What to work on = Pick out each row below that contains the string "wheel" and copy every such row in full. Matching is case-sensitive.

+++

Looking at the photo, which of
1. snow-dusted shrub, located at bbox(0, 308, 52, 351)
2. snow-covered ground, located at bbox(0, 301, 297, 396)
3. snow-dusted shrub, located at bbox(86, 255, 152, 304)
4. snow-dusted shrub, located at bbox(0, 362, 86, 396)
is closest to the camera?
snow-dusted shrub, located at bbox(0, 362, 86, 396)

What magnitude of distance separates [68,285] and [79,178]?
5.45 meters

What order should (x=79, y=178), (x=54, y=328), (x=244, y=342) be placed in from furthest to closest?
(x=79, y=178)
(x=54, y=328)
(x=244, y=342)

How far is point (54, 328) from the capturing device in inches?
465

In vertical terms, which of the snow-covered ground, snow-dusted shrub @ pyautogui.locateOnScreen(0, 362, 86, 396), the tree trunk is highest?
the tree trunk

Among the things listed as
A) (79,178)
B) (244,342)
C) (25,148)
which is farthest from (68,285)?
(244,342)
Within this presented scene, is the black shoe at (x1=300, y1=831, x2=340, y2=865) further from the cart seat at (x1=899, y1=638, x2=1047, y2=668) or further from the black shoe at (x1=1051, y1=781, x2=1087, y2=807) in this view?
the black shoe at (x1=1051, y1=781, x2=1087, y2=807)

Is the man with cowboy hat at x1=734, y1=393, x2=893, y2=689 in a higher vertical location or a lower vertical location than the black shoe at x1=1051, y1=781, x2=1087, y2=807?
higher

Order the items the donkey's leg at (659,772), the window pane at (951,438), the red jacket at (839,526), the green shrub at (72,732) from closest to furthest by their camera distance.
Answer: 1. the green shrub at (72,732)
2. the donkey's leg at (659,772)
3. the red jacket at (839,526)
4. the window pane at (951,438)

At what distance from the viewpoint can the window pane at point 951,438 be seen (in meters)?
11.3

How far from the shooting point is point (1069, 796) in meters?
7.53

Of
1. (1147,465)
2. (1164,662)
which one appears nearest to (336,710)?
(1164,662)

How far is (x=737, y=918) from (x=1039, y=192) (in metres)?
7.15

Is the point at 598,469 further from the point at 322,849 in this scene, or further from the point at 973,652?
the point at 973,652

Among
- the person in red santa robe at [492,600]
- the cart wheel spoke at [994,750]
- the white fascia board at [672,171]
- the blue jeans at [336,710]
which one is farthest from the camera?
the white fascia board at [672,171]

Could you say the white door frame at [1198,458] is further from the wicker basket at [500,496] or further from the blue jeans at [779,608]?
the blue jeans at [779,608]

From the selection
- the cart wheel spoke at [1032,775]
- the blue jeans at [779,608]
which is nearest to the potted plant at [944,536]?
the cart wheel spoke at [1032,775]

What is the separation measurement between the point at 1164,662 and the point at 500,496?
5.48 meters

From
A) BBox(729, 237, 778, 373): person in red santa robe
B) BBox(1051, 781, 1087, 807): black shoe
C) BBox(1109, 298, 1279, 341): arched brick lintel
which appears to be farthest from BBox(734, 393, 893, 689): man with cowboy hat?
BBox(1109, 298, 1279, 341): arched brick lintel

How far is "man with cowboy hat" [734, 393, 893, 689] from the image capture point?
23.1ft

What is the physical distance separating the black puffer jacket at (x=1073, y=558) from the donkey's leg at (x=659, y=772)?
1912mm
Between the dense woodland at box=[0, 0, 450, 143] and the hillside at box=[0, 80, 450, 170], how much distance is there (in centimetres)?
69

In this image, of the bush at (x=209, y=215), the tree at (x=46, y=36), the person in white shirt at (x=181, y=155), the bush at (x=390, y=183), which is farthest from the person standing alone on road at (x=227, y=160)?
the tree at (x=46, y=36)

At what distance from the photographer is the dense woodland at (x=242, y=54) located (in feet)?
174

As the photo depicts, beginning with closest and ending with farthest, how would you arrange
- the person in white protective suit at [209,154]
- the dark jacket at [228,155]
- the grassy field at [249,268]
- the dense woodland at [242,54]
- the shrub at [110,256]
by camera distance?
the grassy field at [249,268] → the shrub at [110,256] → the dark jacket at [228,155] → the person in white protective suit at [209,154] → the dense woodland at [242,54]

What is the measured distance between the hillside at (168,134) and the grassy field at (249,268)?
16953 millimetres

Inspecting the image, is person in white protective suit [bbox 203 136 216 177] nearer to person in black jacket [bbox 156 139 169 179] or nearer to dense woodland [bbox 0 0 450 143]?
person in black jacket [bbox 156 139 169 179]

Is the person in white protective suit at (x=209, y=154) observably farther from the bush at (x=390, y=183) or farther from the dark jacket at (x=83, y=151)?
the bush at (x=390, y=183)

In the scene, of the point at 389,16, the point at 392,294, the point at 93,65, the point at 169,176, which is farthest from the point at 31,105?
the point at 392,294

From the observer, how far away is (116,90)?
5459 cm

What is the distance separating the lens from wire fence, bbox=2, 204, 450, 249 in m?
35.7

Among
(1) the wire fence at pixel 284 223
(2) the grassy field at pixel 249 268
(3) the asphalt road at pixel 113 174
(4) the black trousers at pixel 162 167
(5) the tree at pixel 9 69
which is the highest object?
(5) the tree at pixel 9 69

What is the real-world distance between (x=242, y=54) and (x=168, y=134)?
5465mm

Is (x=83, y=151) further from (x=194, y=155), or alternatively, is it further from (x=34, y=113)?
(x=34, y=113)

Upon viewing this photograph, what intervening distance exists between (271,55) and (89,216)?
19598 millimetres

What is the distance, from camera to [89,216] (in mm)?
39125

+++

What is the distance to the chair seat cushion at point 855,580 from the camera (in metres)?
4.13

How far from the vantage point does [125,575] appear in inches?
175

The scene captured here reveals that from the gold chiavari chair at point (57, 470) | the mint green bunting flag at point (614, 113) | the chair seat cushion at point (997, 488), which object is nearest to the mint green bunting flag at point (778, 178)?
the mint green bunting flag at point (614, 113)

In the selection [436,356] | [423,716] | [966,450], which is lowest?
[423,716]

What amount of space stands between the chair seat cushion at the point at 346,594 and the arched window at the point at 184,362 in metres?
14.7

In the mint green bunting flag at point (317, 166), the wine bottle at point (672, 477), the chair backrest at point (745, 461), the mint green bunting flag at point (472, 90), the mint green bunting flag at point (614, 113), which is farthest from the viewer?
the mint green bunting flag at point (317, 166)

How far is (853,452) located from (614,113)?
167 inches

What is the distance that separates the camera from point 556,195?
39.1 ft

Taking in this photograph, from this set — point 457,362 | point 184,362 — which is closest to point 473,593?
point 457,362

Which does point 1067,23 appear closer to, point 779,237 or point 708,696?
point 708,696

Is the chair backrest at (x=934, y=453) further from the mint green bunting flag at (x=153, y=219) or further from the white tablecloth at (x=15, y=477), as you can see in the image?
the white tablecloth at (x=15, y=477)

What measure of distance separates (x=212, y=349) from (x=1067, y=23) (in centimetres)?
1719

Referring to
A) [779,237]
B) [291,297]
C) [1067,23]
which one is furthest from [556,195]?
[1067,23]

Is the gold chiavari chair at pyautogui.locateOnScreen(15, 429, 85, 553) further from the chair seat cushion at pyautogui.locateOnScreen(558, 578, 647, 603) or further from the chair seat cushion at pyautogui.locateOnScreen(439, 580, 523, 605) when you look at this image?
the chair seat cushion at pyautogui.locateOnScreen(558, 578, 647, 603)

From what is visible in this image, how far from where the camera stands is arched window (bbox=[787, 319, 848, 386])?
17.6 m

+++

Answer for this exercise =
- the cart wheel spoke at [994,750]
- the cart wheel spoke at [1032,775]
the cart wheel spoke at [1032,775]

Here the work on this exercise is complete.